Mais Gaston de Pawlowski – faisant l’éloge de Bismarck, Nietzsche et Sade, considérant Darwin comme un continuateur de ce dernier, s’acharnant contre le « lamentable » Leibnitz, et, fort curieusement, voyant la théorie développée dans « L’Éternité par les astres » (1872) par Auguste Blanqui, véritable précurseur du multivers, comme un épuisement des possibles alors qu’elle est au contraire une ouverture vers l’infini – ne se contente pas de vagabonder à travers les idées des autres. Il imagine tous azimuts, et bien au-delà des sentiers battus, des voyages vers le passé et le futur, des laboratoires considérés comme des gares d’où l’on peut partir pour l’infini, tout du moins celui des idées, la domestication des fantômes à des fins industrielles, la multiplication cauchemardesque de greffes de membres, d’organes et d’implants sur les mêmes individus, le destin d’un chien avalant une côtelette en proie à la fission nucléaire, la récupération de l’énergie des comètes, un mode de communication avec les martiens dans un chapitre XIX qui semble avoir servi d’idée de base à « L’Affaire Crystal Singer » d’Ethan Chatagnier. Il anticipe les « augmentations » du temps présent, voit venir l’intelligence artificielle et les thérapies dystopiques à l’encontre des opposants politiques et autres récalcitrants (“Aucune objection n’ayant été faite par personne, même par Benzamide, et Antimoine, par sa folie, étant dangereux pour l’État, les juges, en vertu de leur pouvoir discrétionnaire, procédèrent eux-mêmes, d’office et sans plus informer, au remplacement de son cerveau par une machine logarithmique en bronze d’arsenic du modèle réglementaire fourni par l’État”).
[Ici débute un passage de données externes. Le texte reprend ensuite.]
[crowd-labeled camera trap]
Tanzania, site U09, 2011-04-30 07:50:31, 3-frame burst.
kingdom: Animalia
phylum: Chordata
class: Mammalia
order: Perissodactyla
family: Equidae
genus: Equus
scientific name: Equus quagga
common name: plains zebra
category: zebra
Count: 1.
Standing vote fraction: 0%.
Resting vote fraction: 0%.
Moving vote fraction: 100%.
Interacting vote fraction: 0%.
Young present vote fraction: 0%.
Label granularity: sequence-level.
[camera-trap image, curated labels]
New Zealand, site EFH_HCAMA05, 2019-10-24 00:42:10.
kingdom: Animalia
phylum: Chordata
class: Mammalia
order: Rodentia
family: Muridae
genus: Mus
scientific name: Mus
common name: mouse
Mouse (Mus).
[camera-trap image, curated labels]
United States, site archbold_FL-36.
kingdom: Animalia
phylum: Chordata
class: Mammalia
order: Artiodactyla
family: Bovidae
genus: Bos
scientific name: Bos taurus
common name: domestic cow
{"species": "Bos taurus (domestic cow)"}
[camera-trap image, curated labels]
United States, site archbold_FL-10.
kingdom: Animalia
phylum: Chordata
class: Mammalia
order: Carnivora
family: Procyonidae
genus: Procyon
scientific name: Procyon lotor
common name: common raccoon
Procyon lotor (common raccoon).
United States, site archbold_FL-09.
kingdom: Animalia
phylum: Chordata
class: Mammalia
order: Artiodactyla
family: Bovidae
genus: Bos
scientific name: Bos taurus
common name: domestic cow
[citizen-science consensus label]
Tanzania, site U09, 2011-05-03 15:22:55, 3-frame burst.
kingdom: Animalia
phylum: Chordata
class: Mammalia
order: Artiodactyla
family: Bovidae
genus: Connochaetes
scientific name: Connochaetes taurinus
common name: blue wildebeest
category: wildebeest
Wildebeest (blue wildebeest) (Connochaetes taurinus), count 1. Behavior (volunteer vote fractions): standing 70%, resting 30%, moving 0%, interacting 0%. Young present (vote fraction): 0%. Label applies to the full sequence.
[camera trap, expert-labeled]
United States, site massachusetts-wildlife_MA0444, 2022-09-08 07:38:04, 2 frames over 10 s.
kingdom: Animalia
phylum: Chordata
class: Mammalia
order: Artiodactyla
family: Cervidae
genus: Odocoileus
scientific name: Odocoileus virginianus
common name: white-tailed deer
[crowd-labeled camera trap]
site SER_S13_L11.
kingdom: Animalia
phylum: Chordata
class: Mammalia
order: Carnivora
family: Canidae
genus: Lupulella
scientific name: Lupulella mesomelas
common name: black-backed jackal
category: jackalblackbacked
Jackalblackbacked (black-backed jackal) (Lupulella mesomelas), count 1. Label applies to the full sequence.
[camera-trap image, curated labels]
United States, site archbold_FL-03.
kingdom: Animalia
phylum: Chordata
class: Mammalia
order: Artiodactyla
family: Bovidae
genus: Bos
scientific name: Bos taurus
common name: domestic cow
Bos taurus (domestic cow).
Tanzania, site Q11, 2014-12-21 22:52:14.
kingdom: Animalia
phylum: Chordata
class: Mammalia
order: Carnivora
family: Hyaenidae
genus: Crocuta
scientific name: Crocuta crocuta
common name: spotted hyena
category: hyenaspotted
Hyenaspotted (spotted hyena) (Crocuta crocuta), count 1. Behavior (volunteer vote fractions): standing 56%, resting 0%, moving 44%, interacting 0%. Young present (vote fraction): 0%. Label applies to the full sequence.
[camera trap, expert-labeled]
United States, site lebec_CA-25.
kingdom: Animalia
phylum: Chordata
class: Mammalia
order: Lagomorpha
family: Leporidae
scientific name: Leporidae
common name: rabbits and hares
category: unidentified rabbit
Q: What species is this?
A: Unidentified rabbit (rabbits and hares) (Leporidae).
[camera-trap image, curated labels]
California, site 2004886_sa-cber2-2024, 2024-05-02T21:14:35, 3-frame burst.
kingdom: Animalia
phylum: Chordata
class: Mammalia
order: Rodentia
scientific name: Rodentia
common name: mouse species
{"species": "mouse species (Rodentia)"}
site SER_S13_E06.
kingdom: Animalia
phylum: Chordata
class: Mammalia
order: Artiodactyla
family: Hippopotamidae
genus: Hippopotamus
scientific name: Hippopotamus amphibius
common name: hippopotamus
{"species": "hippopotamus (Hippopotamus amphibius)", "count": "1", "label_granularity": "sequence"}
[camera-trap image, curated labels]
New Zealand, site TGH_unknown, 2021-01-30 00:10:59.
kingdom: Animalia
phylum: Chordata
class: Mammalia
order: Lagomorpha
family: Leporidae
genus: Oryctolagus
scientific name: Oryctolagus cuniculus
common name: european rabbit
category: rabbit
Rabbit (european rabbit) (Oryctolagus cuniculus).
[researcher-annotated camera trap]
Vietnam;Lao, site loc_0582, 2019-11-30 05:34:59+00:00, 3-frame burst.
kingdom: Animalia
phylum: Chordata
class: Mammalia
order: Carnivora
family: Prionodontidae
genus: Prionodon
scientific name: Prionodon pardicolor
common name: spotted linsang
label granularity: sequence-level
Plus d’un siècle à l’avance, il pressent le jeu des apprentis sorciers d’un monde biocyberpunk (“La catastrophe du photophonium”), décrit une « « Maison des corps » où il est possible de mettre le corps matériel à l’abri tandis que l’esprit voyage désormais à sa guise, un édifice que d’aucuns pourront voir comme un cauchemar à la « Matrix », mais il anticipe aussi la disparition de “l’enfer mécanique” et du “machinisme obsédant”, et même des réseaux filaires au profit de minuscules appareils utilisant de formidables forces naturelles.
Nous n’en dirons pas plus : le lecteur pourra découvrir bien d’autres thèmes encore dans ce roman composite, éclectique, déroutant, aux tonalités multiples, où l’on trouve tour à tour de l’humour féroce, du grotesque, de la science, de la métaphysique et bien des fulgurances prémonitoires. Décousu mais riche, hétérogène mais foisonnant, ce « Voyage au pays de la quatrième dimension » a des allures de grand pêle-mêle ordonné tant bien que mal sur la trame d’une histoire du futur, une « somme » dans laquelle Gaston de Pawlowski, tour à tour philosophe, sarcastique, pince-sans-rire, désespéré, fantaisiste, farfelu ou fabulateur, a voulu mettre les différentes facettes d’une personnalité complexe et les idées jaillissant sans cesse d’un cerveau en perpétuelle éruption. Au final, ce « Voyage au pays de la quatrième dimension » apparait comme un ouvrage à l’évidence trop hétérogène pour séduire les foules, mais aussi comme une véritable curiosité littéraire.
Dans la première annexe de ce volume, “Le vaste univers de la quatrième dimension”, Fabrice Mundzik, en une trentaine de pages très denses, dresse avec érudition le portrait d’un hyperactif éclectique, un graphomane aux pseudonymes sans nombre comme le fut avant lui Charles Nodier, un « érudit antéhistorien » au perpétuel jaillissement créatif qui fut déçu du manque de reconnaissance de ce qui était pour lui une œuvre phare dont il exista bien des versions, sans cesse remaniées, sans cesse amendées, un texte dont il finit même par exister deux versions « définitives » distinctes.
« On revient toujours à sa foi ou à son œuvre, et l’artiste fervent est pareil aux humbles qui croient. Il n’y a qu’Une Réalité et si la mort peut dissiper la vaine illusion du corps à trois dimensions, elle ne peut atteindre ceux qui ont entrevu, ne fût-ce qu’un instant, l’Idée immortelle à quatre dimensions et créé de pures formes au-delà de l’espace et du temps. »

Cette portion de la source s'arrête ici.